Intercepting Network Requests with Puppeteer
Puppeteer is a powerful tool for capturing background requests made by a website. Websites often send multiple background requests, which tools like cURL, Wget, or Selenium may not fully capture. With Puppeteer, we can intercept, collect, and filter all network requests. Below is a code snippet to extract Cloudflare URLs from requests made by flightradar24.com.
const puppeteer = require('puppeteer')
try {
(async () => {
const browser = await puppeteer.launch();
const page = await browser.newPage();
var cloudflare_urls = [];
page.on('request', request => {
if(request.url().includes('cloudflare')) {
cloudflare_urls.push(request.url());
}
});
await page.goto('https://www.flightradar24.com/data/airlines/arz');
await browser.close();
console.log(cloudflare_urls);
})()
} catch (err) {
console.error(err);
}
In the Puppeteer snippet above, we navigate to the URL ‘https://www.flightradar24.com/data/airlines/arz’ and capture all requests directed to Cloudflare.

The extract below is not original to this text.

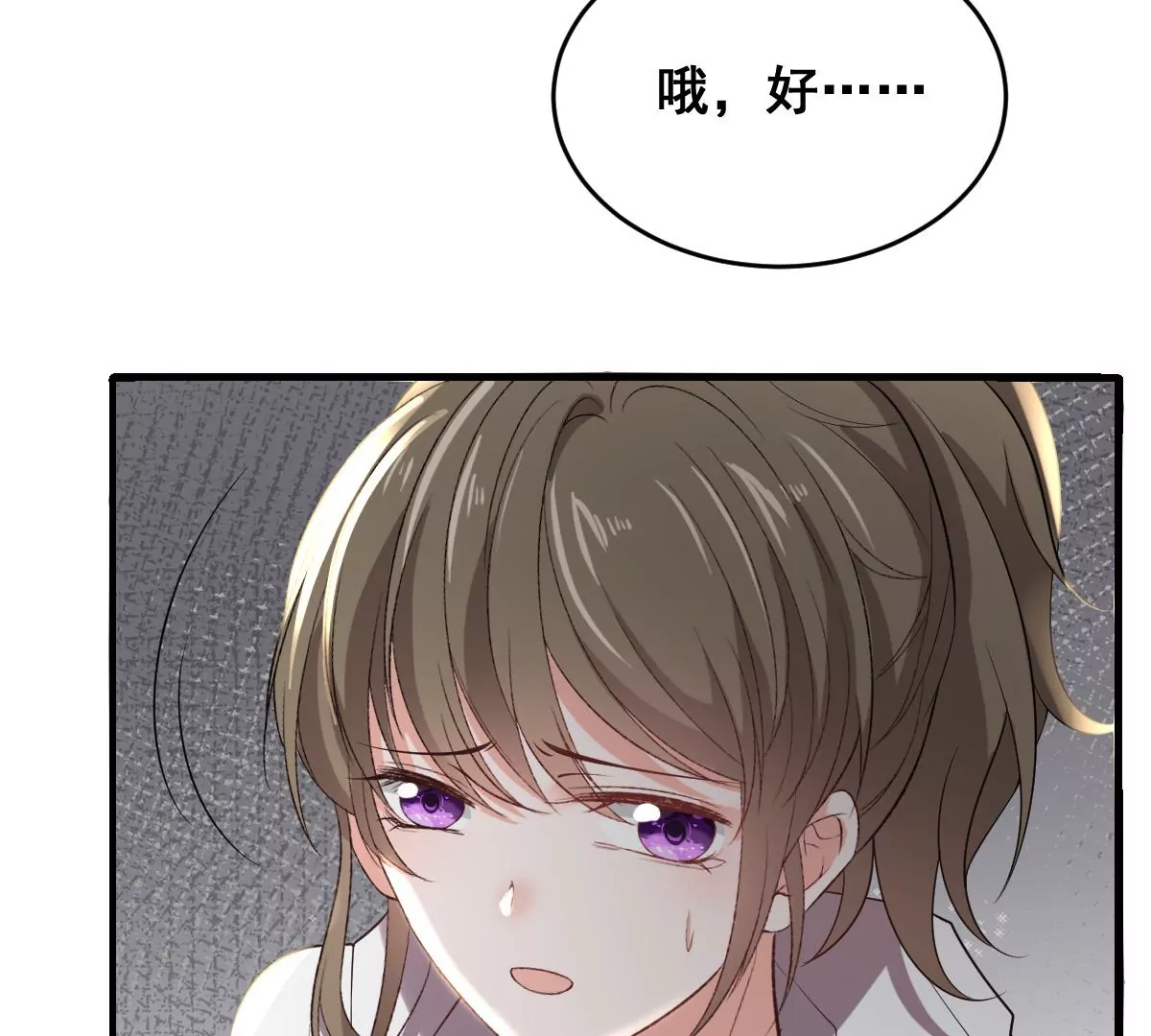 世无良猫韩漫全集-第207话 遇故人无删减无遮挡章节图片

[ 'https://cdnjs.cloudflare.com/ajax/libs/font-awesome/4.7.0/css/font-awesome.min.css', 'https://cdnjs.cloudflare.com/ajax/libs/twitter-bootstrap/3.3.7/css/bootstrap.min.css', 'https://cdnjs.cloudflare.com/ajax/libs/toastr.js/2.1.4/toastr.min.css', 'https://cdnjs.cloudflare.com/ajax/libs/moment.js/2.24.0/moment.min.js', 'https://cdnjs.cloudflare.com/ajax/libs/moment-duration-format/2.2.2/moment-duration-format.min.js', 'https://cdnjs.cloudflare.com/ajax/libs/URI.js/1.19.1/URI.min.js', 'https://cdnjs.cloudflare.com/ajax/libs/localforage/1.4.3/localforage.min.js', 'https://cdnjs.cloudflare.com/ajax/libs/highcharts/4.1.10/highcharts.js', 'https://cdnjs.cloudflare.com/ajax/libs/toastr.js/2.1.4/toastr.min.js', 'https://cdnjs.cloudflare.com/ajax/libs/font-awesome/4.7.0/fonts/fontawesome-webfont.woff2?v=4.7.0' ]
This can be extremely useful for identifying AJAX or other background requests made by a website.